Start
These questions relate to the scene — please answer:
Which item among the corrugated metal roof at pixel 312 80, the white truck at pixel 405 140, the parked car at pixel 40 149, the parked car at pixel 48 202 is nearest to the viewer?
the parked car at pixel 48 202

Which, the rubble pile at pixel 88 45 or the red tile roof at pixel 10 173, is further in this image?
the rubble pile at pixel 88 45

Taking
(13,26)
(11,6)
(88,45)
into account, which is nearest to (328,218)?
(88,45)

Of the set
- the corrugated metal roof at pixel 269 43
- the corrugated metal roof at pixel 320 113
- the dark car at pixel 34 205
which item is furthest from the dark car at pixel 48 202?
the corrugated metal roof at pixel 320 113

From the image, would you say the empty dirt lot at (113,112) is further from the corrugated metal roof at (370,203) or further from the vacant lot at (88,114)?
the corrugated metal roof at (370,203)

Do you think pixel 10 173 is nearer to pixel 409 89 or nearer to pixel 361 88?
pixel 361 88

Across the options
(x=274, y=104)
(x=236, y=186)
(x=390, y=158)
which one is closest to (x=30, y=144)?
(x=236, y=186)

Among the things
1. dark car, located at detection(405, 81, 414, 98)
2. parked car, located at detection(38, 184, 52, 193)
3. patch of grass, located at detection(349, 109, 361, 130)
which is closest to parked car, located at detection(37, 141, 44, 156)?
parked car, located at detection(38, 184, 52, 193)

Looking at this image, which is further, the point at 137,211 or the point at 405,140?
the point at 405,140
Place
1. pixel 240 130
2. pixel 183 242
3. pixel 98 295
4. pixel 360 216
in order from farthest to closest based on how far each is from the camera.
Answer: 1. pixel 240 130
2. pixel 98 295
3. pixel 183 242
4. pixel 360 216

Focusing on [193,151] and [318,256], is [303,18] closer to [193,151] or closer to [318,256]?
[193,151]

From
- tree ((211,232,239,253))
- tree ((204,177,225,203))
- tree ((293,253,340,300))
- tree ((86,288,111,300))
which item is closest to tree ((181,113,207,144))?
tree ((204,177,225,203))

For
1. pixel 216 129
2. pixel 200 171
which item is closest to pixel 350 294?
End
AIM OF THE EXERCISE -> Reproduce all of the data above verbatim, line for line, with no changes of any kind.

RESULT FOR THIS TASK ->
These questions relate to the scene — please answer:
Which item among the corrugated metal roof at pixel 312 80, the white truck at pixel 405 140, the parked car at pixel 40 149, the parked car at pixel 48 202 is nearest to the viewer?
the parked car at pixel 48 202

Which, the rubble pile at pixel 88 45 or the red tile roof at pixel 10 173, is further in this image?
the rubble pile at pixel 88 45

Taking
(13,26)
(11,6)
(88,45)
into account, which is nearest to (328,218)?
(88,45)

Of the set
- the corrugated metal roof at pixel 269 43
- the corrugated metal roof at pixel 320 113
- the dark car at pixel 34 205
which item is furthest from the dark car at pixel 48 202?
the corrugated metal roof at pixel 320 113

From the image, would you say the empty dirt lot at (113,112) is further from the corrugated metal roof at (370,203) or further from the vacant lot at (88,114)?
the corrugated metal roof at (370,203)

Do you think pixel 10 173 is nearer to pixel 409 89 or nearer to pixel 361 88?
pixel 361 88

Across the options
(x=274, y=104)
(x=236, y=186)
(x=390, y=158)
which one is closest to (x=30, y=144)?
(x=236, y=186)

Among the things
1. dark car, located at detection(405, 81, 414, 98)
2. parked car, located at detection(38, 184, 52, 193)
3. patch of grass, located at detection(349, 109, 361, 130)
which is closest to parked car, located at detection(37, 141, 44, 156)?
parked car, located at detection(38, 184, 52, 193)

Looking at this image, which is further, the point at 137,211 or the point at 405,140?
the point at 405,140
Place
1. pixel 240 130
2. pixel 183 242
3. pixel 98 295
4. pixel 360 216
in order from farthest to closest based on how far each is from the camera.
Answer: 1. pixel 240 130
2. pixel 98 295
3. pixel 183 242
4. pixel 360 216

Focusing on [193,151] and [318,256], is [303,18] closer to [193,151] or closer to [318,256]?
[193,151]

From
- tree ((211,232,239,253))
- tree ((204,177,225,203))
- tree ((293,253,340,300))
- tree ((86,288,111,300))
which item is closest to tree ((181,113,207,144))?
tree ((204,177,225,203))

For
1. pixel 216 129
2. pixel 200 171
which item is closest to pixel 350 294?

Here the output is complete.